_TASK OBJECTIVE:_
Pull together every line from the entries below that contains the word "beige", copying each one.

_RECORDED DATA:_
┄┄┄┄┄┄

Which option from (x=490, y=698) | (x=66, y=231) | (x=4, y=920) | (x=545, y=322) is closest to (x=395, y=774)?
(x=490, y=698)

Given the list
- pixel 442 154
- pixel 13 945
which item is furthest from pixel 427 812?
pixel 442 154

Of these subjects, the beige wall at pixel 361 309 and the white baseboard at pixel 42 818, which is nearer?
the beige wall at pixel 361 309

┄┄┄┄┄┄

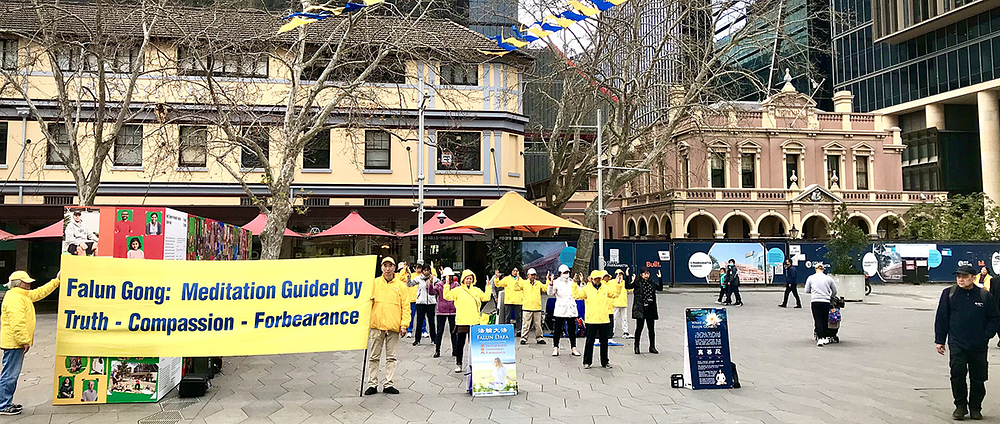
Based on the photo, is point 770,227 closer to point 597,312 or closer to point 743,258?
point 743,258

┄┄┄┄┄┄

_EXERCISE SOLUTION:_
Of these subjects, the beige wall at pixel 361 309 and the white baseboard at pixel 42 818, which is nearer?
the beige wall at pixel 361 309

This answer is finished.